养育之恩与不共戴天之仇孰轻孰重,燕凰玉也说不清。仇肯定是要报的,至于恩……即使明匡养他是为了利用他,但至少他没有受冻饿之苦,也没缺手断脚。
他会给明匡留条全尸。
刘大太太和她的儿子要替刘敬偿还他所犯下的罪孽。
燕凰玉当然不会忘记徐令达。当年,徐令达带兵屠尽元氏五族。他手上沾满元家人的血,定要让他血债血偿。
“看到了。”她不管看了,还摸了呢,“从刻痕上看,是有人伪造。”
燕凰玉一点也不意外。
“依你之见,究竟是何人故弄玄虚?”
裴锦瑶眨巴眨巴眼,笑着反问道:“六爷觉得呢?”
“难说。兴许是刘庶人,或是四皇子。”燕凰玉垂下眼帘睨着托盘上的岑禄,“都有可能。”
“既然都有可能,明督主的嫌疑也不小。”
“怎会是义父?”燕凰玉挑眉看向裴锦瑶,目光深邃,“裴神机使不要乱说,若是被有心人听了去可不得了。”
“有心人?”裴锦瑶失笑,“只要六爷不把我说的话透露给明督主,就再没什么有心人。”她信手指向门外,“六爷以为神机司就是个寻常小院儿?实话与你说吧,我这处有结界。鬼物妖精不敢靠近半分。别看山鼠精憨头憨脑,它可不是傻子。没我带着,它不敢踏出神机司半步。”
所以,裴三会说外面有坏人抓山鼠精。
坏人又是谁?燕凰玉想问明白,但又不想绕过明匡,思量片刻,“裴神机使为何说是义父?倘若是他,可就犯了欺君大罪。”
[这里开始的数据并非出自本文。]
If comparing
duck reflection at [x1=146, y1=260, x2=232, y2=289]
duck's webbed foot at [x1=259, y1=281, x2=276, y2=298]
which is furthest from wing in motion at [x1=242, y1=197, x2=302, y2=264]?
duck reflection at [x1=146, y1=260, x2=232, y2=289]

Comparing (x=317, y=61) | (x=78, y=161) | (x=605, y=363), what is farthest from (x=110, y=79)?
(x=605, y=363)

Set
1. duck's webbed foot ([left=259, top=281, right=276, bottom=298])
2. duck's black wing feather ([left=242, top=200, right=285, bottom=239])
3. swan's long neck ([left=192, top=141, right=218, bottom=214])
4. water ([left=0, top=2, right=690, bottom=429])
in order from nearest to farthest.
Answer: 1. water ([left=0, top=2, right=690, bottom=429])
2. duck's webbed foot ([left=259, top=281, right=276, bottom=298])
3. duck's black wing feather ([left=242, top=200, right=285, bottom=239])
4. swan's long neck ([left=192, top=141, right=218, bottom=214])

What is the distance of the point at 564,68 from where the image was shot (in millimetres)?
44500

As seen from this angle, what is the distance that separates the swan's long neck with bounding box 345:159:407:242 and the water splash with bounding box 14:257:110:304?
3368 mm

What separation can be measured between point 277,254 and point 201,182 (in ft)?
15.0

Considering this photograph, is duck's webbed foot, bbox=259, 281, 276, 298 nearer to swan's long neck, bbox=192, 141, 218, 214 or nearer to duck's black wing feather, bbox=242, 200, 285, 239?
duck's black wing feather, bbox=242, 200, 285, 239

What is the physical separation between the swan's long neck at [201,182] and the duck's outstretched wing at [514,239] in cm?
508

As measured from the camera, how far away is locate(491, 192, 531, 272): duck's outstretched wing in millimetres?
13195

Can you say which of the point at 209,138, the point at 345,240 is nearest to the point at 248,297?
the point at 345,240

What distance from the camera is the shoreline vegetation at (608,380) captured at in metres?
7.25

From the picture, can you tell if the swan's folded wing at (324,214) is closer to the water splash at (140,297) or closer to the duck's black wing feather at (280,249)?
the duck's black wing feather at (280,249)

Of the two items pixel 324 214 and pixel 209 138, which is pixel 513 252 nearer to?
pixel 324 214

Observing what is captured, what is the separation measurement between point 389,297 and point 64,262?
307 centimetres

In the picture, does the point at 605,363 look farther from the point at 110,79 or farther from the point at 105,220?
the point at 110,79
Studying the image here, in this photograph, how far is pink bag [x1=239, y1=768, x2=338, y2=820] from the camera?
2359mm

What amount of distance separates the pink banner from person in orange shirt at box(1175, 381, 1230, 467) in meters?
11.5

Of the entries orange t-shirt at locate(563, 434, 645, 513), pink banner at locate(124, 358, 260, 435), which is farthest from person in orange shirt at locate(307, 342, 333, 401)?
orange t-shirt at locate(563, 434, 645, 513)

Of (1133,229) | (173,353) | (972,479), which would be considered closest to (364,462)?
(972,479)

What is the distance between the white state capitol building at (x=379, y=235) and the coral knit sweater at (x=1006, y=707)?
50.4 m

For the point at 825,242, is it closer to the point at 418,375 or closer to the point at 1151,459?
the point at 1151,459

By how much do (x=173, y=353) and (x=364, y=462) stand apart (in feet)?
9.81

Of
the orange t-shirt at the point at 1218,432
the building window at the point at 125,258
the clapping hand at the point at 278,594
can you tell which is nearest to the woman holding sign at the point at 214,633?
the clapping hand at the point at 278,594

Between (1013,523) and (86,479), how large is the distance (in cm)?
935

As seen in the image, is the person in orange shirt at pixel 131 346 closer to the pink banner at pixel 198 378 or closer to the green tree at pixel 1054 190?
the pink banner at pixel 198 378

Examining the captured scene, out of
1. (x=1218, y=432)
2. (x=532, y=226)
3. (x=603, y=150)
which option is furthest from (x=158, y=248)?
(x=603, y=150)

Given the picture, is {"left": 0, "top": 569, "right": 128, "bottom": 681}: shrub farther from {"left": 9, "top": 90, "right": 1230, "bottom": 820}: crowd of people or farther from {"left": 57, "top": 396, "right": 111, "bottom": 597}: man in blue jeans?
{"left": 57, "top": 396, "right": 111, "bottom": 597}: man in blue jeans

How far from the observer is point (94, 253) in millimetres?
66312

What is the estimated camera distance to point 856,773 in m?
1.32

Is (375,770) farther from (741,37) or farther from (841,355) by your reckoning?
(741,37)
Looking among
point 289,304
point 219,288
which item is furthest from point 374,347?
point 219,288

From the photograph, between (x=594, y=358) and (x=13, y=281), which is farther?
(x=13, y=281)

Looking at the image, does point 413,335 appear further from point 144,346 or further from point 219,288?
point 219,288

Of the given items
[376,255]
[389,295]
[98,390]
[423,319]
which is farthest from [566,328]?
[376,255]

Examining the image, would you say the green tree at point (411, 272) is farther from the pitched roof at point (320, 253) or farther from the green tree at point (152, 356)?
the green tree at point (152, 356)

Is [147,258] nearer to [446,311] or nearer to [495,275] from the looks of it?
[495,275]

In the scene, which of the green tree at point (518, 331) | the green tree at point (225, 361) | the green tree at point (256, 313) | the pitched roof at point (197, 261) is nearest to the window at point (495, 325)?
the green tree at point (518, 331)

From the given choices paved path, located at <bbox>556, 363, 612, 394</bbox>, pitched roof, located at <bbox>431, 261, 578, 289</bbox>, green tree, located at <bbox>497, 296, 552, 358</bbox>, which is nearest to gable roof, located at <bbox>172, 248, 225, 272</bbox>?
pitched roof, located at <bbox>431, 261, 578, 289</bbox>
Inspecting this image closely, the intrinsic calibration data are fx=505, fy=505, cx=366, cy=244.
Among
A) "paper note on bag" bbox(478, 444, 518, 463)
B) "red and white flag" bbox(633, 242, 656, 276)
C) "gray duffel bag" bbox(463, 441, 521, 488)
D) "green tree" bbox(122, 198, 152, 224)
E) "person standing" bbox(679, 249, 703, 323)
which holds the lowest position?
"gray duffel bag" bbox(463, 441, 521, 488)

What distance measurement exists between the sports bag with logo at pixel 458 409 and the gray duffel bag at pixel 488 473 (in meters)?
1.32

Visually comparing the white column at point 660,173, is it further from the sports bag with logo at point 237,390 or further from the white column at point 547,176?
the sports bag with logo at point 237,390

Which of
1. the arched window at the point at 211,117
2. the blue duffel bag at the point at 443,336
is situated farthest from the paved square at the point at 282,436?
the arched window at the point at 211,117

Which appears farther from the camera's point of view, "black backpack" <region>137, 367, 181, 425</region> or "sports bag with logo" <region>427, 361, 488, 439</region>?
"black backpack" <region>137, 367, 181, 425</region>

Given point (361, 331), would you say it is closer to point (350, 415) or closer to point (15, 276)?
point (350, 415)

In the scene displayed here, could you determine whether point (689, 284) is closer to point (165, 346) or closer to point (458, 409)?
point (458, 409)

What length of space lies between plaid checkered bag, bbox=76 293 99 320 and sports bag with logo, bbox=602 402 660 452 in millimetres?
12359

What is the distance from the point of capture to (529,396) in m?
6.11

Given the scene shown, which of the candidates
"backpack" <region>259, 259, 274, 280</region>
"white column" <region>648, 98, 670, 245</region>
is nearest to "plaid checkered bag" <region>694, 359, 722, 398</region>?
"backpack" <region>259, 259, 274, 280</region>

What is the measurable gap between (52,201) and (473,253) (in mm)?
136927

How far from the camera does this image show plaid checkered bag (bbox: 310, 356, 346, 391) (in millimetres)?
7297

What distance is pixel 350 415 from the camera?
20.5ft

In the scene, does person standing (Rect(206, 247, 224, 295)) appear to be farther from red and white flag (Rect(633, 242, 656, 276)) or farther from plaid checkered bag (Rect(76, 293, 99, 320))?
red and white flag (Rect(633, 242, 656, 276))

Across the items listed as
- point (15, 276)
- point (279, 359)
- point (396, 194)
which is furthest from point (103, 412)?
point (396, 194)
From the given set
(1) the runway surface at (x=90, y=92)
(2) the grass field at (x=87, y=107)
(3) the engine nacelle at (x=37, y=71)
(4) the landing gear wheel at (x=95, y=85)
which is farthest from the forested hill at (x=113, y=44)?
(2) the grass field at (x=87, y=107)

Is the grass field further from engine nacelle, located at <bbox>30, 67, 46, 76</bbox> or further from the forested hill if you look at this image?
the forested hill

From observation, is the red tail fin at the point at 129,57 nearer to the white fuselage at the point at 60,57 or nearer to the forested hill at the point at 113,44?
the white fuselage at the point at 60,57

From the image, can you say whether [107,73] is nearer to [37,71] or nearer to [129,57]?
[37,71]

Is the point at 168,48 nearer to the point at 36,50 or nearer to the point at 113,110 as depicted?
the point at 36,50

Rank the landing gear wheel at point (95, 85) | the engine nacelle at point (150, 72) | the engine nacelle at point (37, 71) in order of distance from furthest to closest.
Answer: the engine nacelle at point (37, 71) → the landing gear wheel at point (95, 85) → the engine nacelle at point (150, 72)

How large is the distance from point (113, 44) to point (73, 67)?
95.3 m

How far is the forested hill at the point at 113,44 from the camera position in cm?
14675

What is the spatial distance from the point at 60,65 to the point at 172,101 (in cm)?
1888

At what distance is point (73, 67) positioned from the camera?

“明督主欺的还少吗?眼下,陛下摆明了不信他,说不好哪天陛下一高兴就把他给……”裴锦瑶翘起唇角,笑得有点坏,“如果明督主为刘大太太效命,必定会趁早向陛下发难,好让刘敬的儿子取而代之。六爷,我说的对不对?”
简直是无懈可击。
燕凰玉默然无语。
托盘上岑禄的身影渐渐淡去,裴锦瑶叹息着摇头,“陛下不信明督主,明督主也不信六爷。您还是给自己谋条后路。”